[Spatial question records]
————————

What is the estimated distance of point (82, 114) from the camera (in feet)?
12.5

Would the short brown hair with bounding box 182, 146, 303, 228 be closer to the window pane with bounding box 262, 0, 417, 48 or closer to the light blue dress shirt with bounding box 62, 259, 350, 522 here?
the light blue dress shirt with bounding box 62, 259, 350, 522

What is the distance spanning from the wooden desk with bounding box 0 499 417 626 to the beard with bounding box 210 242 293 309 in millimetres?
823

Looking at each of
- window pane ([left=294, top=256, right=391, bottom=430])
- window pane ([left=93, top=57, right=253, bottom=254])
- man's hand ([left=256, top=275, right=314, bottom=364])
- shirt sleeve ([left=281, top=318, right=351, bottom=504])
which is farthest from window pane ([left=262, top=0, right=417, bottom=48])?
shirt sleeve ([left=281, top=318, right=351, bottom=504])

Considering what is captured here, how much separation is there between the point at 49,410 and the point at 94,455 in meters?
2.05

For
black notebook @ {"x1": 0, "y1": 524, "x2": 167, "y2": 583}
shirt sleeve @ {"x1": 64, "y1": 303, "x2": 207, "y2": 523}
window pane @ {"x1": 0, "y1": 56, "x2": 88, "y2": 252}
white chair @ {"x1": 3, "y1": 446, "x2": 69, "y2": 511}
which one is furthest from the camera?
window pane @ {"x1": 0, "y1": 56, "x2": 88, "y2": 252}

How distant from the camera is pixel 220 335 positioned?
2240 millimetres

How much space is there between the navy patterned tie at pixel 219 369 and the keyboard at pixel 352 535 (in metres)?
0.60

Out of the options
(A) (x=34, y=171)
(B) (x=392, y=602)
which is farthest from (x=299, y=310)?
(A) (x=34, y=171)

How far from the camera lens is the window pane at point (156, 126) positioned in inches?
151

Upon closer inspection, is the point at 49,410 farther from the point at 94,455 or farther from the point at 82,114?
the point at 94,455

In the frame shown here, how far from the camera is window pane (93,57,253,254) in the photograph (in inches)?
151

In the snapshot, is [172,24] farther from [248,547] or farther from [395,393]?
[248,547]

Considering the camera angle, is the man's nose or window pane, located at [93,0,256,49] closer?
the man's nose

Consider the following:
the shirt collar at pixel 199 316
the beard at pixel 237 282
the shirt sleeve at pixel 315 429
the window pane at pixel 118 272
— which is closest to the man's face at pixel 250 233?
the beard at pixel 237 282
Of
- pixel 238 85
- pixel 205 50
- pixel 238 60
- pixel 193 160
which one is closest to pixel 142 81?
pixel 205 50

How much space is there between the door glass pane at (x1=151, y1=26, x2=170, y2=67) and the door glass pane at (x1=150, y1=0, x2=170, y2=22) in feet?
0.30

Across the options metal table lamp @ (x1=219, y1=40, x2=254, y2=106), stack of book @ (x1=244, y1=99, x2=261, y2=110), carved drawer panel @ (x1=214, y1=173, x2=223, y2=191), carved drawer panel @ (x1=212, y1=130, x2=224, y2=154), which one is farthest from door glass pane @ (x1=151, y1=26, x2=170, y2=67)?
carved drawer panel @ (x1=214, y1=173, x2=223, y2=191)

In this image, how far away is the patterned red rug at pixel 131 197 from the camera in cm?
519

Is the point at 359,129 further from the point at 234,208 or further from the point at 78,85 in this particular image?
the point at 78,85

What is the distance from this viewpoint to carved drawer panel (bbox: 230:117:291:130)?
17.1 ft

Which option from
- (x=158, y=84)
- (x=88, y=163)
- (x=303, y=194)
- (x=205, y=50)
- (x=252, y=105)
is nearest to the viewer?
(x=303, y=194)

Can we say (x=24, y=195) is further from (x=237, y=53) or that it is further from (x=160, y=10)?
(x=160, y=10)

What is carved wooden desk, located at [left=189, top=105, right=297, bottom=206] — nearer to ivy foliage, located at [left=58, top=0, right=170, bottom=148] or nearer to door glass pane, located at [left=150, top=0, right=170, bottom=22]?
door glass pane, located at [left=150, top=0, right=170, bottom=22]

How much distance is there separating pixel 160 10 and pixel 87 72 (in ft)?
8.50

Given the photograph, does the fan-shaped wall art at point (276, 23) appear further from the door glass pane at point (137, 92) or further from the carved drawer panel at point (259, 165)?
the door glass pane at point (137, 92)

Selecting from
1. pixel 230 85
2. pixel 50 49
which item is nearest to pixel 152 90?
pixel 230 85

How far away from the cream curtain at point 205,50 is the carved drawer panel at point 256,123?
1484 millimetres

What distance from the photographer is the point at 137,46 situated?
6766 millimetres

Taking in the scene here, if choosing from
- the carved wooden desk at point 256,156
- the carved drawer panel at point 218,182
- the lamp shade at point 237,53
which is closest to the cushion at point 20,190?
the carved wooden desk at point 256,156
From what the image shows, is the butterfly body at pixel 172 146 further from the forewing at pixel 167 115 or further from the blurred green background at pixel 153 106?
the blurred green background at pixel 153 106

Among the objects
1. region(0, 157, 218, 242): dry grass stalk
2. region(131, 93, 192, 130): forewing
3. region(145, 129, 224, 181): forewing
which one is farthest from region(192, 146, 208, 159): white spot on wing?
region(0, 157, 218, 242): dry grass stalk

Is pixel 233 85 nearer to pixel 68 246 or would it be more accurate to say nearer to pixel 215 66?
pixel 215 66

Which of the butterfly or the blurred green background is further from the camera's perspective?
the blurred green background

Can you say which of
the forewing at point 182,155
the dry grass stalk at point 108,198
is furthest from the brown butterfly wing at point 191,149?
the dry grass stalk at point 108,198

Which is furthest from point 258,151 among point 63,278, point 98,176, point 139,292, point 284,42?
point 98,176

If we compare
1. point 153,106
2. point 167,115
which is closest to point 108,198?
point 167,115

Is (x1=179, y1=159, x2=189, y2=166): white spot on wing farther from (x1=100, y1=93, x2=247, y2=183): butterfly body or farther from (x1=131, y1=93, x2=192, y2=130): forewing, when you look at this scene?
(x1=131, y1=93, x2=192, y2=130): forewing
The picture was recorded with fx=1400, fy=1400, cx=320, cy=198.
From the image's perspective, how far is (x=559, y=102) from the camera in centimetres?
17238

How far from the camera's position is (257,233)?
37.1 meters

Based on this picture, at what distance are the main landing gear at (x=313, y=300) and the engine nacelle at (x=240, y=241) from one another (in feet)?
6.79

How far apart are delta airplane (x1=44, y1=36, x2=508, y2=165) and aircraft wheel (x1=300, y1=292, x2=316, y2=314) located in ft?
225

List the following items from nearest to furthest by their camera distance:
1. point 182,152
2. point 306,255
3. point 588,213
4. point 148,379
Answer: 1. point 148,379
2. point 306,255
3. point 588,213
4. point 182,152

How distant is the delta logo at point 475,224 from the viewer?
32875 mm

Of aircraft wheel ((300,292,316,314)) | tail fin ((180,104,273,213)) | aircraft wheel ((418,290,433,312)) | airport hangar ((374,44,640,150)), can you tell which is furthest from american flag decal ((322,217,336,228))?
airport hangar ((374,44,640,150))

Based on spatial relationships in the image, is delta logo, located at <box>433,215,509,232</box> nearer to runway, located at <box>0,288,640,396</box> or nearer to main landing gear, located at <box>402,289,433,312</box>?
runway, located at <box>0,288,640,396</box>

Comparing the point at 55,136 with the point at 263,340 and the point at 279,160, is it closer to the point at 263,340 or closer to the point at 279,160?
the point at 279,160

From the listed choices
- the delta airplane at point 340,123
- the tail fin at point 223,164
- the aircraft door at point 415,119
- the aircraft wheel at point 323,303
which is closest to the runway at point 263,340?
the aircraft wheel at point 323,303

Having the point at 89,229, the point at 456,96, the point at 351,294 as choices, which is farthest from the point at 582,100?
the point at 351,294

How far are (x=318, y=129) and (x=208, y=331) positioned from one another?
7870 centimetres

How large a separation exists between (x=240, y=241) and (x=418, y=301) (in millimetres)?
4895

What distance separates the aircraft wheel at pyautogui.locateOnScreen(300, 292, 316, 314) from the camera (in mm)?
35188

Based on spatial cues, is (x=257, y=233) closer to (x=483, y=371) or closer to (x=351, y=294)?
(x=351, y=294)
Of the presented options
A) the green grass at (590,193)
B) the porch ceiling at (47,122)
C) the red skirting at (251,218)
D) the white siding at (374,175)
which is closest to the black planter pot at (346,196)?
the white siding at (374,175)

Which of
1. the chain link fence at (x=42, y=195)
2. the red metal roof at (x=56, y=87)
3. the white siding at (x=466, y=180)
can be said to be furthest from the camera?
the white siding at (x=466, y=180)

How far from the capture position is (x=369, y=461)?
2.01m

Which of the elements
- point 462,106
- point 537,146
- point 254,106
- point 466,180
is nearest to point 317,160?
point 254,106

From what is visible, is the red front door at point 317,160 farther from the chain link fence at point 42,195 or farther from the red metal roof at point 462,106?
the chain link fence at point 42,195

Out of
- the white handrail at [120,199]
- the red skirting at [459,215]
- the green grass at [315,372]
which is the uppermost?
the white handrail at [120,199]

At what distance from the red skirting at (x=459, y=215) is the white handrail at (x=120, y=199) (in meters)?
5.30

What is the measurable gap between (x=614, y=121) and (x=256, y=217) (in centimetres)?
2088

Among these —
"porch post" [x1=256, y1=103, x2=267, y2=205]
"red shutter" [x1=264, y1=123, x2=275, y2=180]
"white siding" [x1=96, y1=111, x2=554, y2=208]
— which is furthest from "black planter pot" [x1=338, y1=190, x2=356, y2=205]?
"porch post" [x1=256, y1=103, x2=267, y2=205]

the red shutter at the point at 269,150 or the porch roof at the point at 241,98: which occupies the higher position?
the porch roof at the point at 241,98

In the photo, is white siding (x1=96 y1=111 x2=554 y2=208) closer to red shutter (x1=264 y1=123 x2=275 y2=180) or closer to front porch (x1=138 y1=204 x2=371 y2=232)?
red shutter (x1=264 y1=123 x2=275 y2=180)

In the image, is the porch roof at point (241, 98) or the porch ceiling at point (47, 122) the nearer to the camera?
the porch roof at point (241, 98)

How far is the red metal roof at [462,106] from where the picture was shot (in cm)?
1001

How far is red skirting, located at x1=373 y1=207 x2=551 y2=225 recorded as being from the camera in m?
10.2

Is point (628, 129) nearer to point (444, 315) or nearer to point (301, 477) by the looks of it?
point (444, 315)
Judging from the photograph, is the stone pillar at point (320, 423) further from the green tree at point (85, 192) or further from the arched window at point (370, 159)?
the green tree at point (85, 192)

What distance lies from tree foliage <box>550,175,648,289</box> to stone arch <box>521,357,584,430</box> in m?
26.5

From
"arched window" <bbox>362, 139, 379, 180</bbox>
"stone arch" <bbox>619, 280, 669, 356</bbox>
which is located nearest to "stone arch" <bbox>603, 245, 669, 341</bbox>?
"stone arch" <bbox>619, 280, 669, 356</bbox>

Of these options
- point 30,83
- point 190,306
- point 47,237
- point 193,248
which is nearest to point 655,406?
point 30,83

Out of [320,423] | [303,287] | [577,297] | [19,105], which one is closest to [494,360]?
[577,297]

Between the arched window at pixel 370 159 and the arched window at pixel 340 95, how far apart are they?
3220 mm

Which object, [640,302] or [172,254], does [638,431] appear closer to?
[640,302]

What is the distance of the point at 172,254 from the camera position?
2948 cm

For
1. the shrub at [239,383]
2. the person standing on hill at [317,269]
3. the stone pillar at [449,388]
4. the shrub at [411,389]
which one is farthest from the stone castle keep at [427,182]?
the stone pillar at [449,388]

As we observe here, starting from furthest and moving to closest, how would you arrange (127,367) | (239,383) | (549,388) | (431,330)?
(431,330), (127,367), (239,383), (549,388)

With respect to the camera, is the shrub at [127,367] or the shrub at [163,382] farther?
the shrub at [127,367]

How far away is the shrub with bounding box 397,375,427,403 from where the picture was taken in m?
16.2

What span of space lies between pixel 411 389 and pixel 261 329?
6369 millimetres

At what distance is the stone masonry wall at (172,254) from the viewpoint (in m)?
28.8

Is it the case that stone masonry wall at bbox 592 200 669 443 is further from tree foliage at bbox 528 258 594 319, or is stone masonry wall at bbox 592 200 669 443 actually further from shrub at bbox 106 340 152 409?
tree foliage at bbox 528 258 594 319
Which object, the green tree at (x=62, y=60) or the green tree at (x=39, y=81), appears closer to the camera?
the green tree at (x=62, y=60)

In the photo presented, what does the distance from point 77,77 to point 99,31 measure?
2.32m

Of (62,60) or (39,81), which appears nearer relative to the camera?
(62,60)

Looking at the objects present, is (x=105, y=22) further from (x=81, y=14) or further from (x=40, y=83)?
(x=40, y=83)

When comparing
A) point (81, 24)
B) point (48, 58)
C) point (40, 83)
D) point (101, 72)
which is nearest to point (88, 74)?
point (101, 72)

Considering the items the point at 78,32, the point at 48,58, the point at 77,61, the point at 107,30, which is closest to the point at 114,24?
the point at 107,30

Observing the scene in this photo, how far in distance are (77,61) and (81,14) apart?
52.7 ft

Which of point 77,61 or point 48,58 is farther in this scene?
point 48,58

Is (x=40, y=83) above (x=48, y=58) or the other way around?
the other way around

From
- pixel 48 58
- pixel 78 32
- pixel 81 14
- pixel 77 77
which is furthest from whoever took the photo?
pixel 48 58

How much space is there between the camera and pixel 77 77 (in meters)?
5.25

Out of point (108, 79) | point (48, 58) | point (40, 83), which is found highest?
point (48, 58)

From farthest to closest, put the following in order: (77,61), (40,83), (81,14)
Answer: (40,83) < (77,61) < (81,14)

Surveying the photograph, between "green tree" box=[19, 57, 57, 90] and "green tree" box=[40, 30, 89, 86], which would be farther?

————————

→ Exercise goal
Would you give again, word for word, every line from the one with "Which of point" through the final line of the listing above?

→ Solution
Which of point 77,61 or point 48,58 is farther in this scene?
point 48,58

Is (x=40, y=83) above (x=48, y=58) or the other way around?
the other way around

From
- pixel 48 58
- pixel 78 32
- pixel 81 14
- pixel 77 77
which is furthest from whoever took the photo?
pixel 48 58

How much space is there between the camera and pixel 77 77 (in meters)?
5.25

Out of point (108, 79) | point (48, 58) | point (40, 83), which is found highest?
point (48, 58)

From farthest to closest, put the following in order: (77,61), (40,83), (81,14)
Answer: (40,83) < (77,61) < (81,14)

Surveying the photograph, between "green tree" box=[19, 57, 57, 90] and "green tree" box=[40, 30, 89, 86], which would be farther?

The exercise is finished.